Die jungen Burschen vom Roten Kreuz sahen uns mit großen Augen an. Vielleicht zweifelten sie an unserem Verstand. Wir grinsten vor uns hin.
Dann drehten wir uns um und gingen die Straße hinab.
Captain Hywood stand noch immer auf der Kreuzung.
»Wir haben einen rausgeholt«, krächzte Phil. »Einen Mann. Er lebt noch. Aber wir wissen nicht, ob er durchkommen wird.«
»Sonst ist niemand im Haus«, fügte ich ebenso krächzend hinzu. »Jedenfalls nicht in den Zimmern, wo wir noch rein konnten.«
»Ihr seid wirklich zwei Verrückte«, röhrte Hywood in seiner üblichen, das Trommelfell erschütternden Lautstärke. Und während sein Blick über unsere halbverbrannten Anzüge und unsere geschwollenen Gesichter dahinglitt, wiederholte er noch einmal: »Zwei Verrückte. Zwei richtig Verrückte!«
Es hörte sich an, als hätte er uns eben einen Orden verliehen.

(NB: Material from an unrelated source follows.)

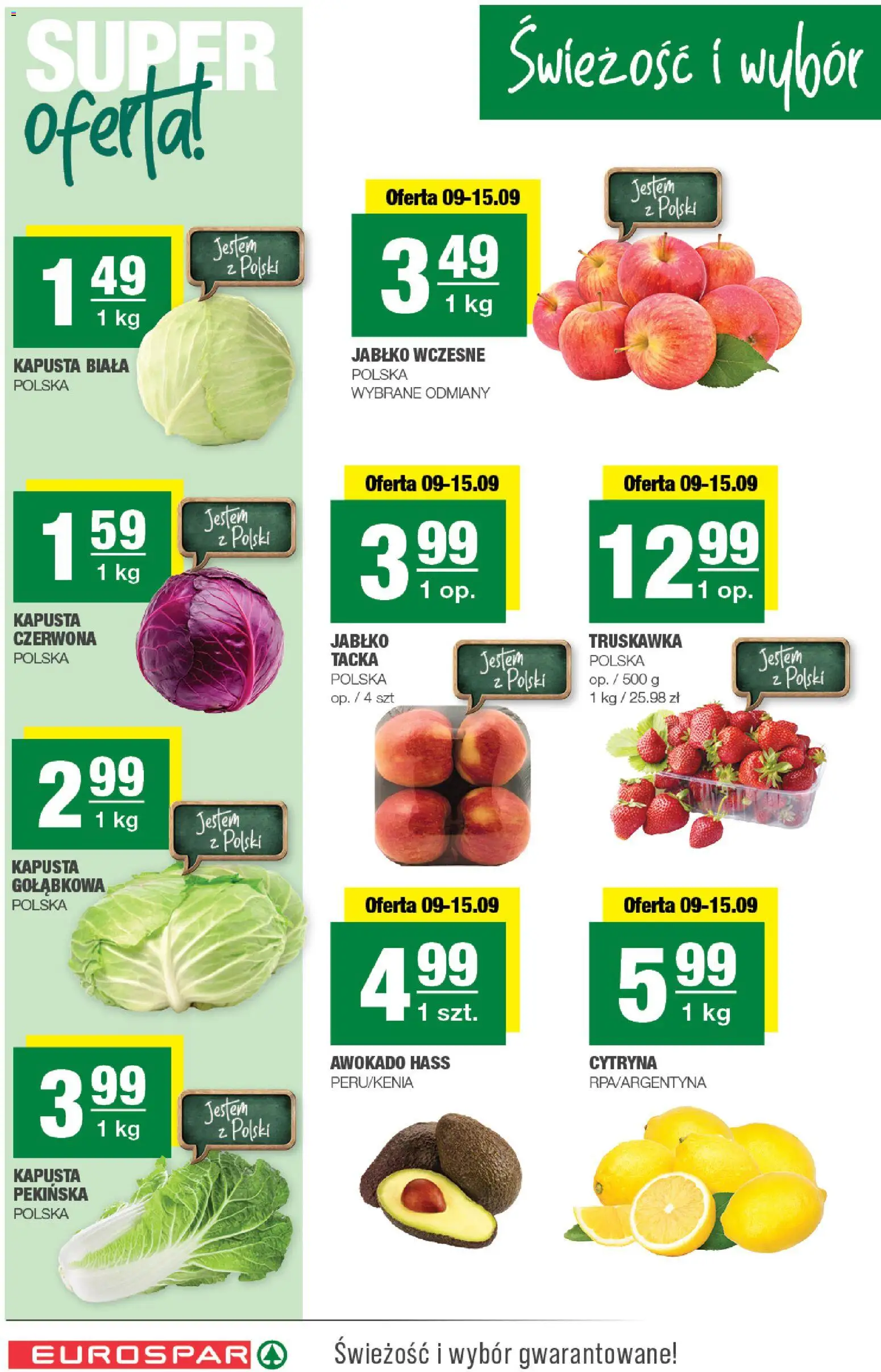 Pogląd gazetki "Spar gazetka - Eurospar" ze sklepu Spar ważnej od 09.09.2026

»Und was jetzt?«, fragte ich.
»Ihr beide habt genug getan«, schrie Hywood. »Bleibt bei mir, falls ich noch einmal zwei Verrückte brauche!«
»Was ist mit den vierzehntausend Litern wer weiß was?«, fragte ich.
Hywood zuckte die Achseln. Unter dem eng anliegenden Uniformrock wirkten seine Schultern wie die Muskelpakete eines Freistilringers.
»Keine Ahnung!«, erwiderte der Captain. »Das ist Sache der Feuerwehr! Ich weiß nur, dass wir ausgelöscht werden wie eine Kerze im Wind, wenn der Kram hochgeht. Ein Seelchen von einem Chemiker aus dieser brennenden Bude hat mir - ganz begeistert erzählt, dass noch im drittnächsten Block kaum jemand eine Chance hätte, der Druckwelle zu widerstehen.«
»Fein«, krächzte Phil und setzte sich einfach neben Hywood auf die Straße.